Parliament's digital work matters.

Tom Forth,

In this post I argue for continued spending by central government, in London, on largely speculative research & development, that will strengthen the UK parliament’s grip on power within the UK.

Seriously.

This will come as a surprise to frequent readers of my blog and to followers of my work.

I typically argue for a reduction in the role of central government in the UK, and for what role it has to be moved out of London. I frequently argue against government digital service spending, especially on complicated processes that don’t seem to deliver value to citizens. (I’m looking at you, user-centred design, and your stack of personas). I think that the UK Parliament is not as good as the parliaments of most of our neighbours. I think that our government, through over-centralisation, is a mess.

But here I explain why, despite all of that, The Parliamentary Digital Service’s work matters, and why it should continue. And since the UK Parliament is still in London for now, it should continue there.

Let me first declare a few interests — I wrote a 2016 report called “Achieving more with open data at data.parliament.uk”. ODILeeds, which I help to run, is a major user of parliamentary data (check out our petition visualiser, it’s great). I also wrote one of the first apps (it was called MyMP and quite a few people really liked it) that told people what was going on in Parliament.

For an outsider, I know a fair bit about parliament and its data.

Understanding the process of parliament

In a recent blog post for The Future Cities Catapult I talked about three phases of open data, arguing that “Open Data Isn't Just About Informing Citizens, It's About Understanding Accountability”.

The TLDR is that over the past five years I’ve seen three levels of how open data makes our country work better. You can simplify the three levels to the answer to three questions (I’ve put some examples in brackets).

  1. What is there? (where are the bus stops near my house?)
  2. What does that let me do? (where do the buses from those stops let me go?)
  3. How was that decision taken? (who set the bus routes and decides how many buses to run?)

I explained how in planning in Leeds we’ve achieved a lot by getting much better at levels 1 and 2, but that we haven’t got far enough with 3.

My piece ended with three things that I think are pushing us forward.

“Ideas such as open contracting are already helping. The UK’s Industrial Strategy commits to increasing transparency on how investment decisions are taken. And UK Parliament’s data team are exploring ways to understand the complexity of politics.”

You can read about how amazing Open Contracting is in pieces like this about Ukraine. I write about the UK’s Industrial Strategy too much. So for now let’s talk about Parliament.

The first addressable order of business in The House of Commons. Ever.

On December 17th, 2018 The House of Commons published its first ever addressable order of business. If your response to that is anything other than “what does that mean?” or “so what?” then I am suspicious… so let me explain a bit.

Over the past few years, while the real plumbing deteriorates, a small team in the UK Parliament having been fixing all of the data plumbing in our national democracy.

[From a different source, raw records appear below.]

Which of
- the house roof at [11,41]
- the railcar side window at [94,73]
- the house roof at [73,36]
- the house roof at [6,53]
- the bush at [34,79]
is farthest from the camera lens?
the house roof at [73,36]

MPs have names and IDs that follow them around even if they lose seats, change names, get re-elected, and later move to the House of Lords. Debates and votes and questions and select committees have members and minutes and motions, and lots of other things that I don’t really understand. And they’re glued together by names and IDs and places and times and words on pieces of papers. But also now on the internet.

Click around that order of business I linked to above and you’ll start to understand a tiny fraction of the power of it. Do you want to know how many women sit on select committees? And how that’s changed in recent years? And whether that changes their recommendations? Or what times they sit? You answer those questions pretty easily with good linked data. And you can’t answer at all without it.

This work is hugely complicated. In the absence of a proper written constitution, the UK’s parliament is one of the least understandable in the world. There is no way that volunteers and academics will be able to document and organise it properly. And without that documentation there is little chance of people like me and the organisations that I help to keep running being able to connect parliament with the people.

So what?

I don’t like the UK Parliament. It’s full of people who control the school outside my flat, when I think that the Councillor that I elect in Manchester should be in charge. It tells my city that we can’t raise our own taxes to sort out our homelessness problem. It calls in, frustrates, and blocks plans to build homes and business premises that would make us richer and which our local politicians and communities have supported. I don’t like the UK Parliament.

But as much as people like me would wish Parliament to be less powerful and significantly smaller, we are losing the battle. In the last 20 years UK Central Government has grown in size by about 50%, while local government has shrunk by the same amount. Since our vote to leave the EU, the civil service has started growing rapidly with promises that it will grow still further to cope with Brexit. To my enormous frustration, The UK shows no sign of stopping being the most politically centralised large country in the world.

My best hope of dealing with one of the oldest, one of the most complex, and one of the most powerful parliaments in the world is better open data. If the buses in Manchester and Leeds don’t get better. If homelessness isn’t sorted out soon. If homes continue to be blocked, I want to know who to blame, what decisions were taken, and who contributed to taking them. And I want to do it based on analysis of a definitive record of what actually happened in our parliament, not the opinions of time-pressured and partisan journalists who all seem to live hundres of miles from where I do.

The work that the Parliamentary Digital Service have done on this is world-leading. It would be a huge loss if it didn’t continue.